**WORK ORDER:**
Repeat the data exactly. Pictures stay out.

Stored records
----------

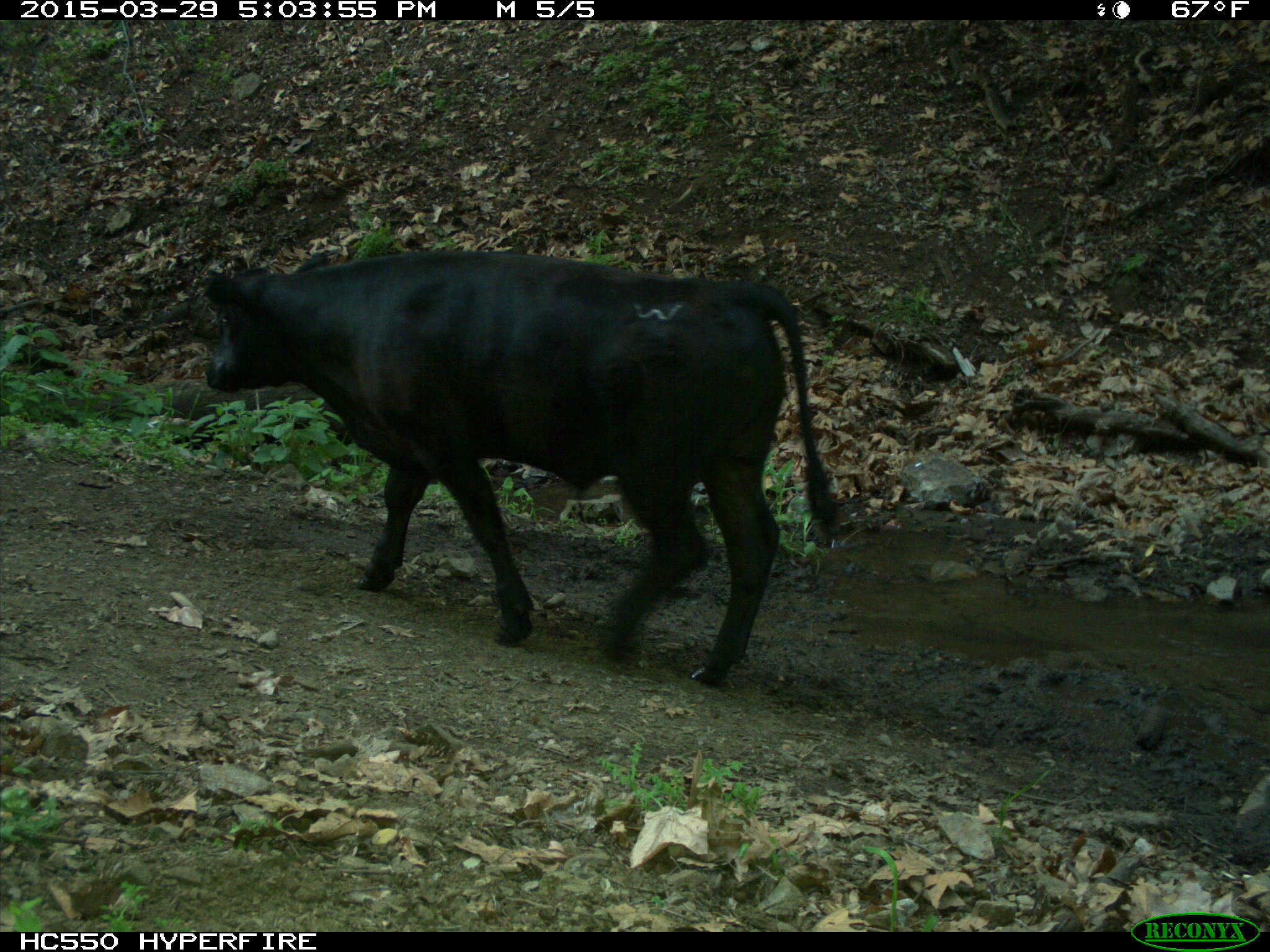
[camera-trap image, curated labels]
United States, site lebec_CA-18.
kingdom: Animalia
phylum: Chordata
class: Mammalia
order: Artiodactyla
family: Bovidae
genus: Bos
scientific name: Bos taurus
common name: domestic cow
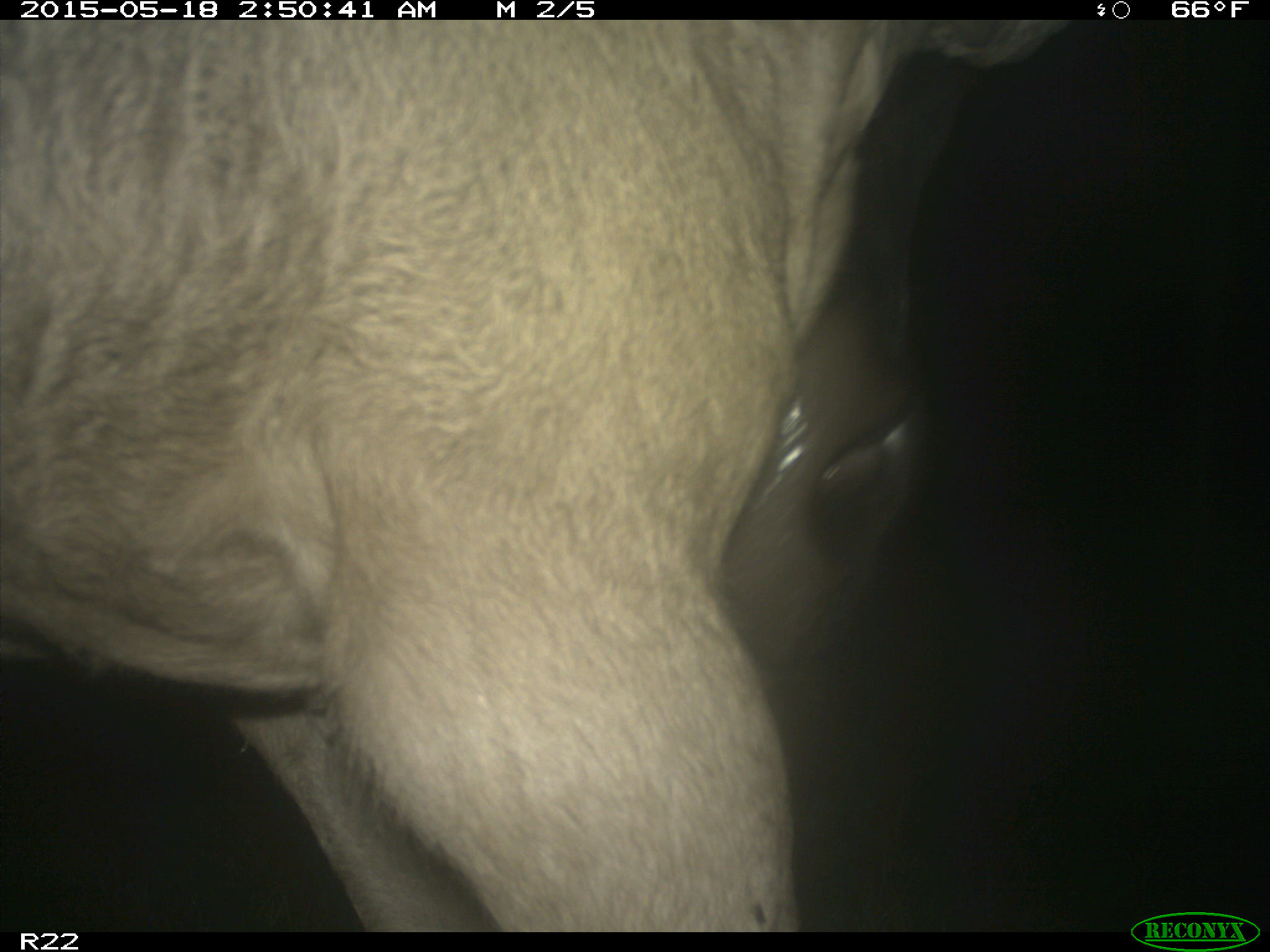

----------

**TASK OUTPUT:**
[camera-trap image, curated labels]
United States, site lebec_CA-18.
kingdom: Animalia
phylum: Chordata
class: Mammalia
order: Artiodactyla
family: Bovidae
genus: Bos
scientific name: Bos taurus
common name: domestic cow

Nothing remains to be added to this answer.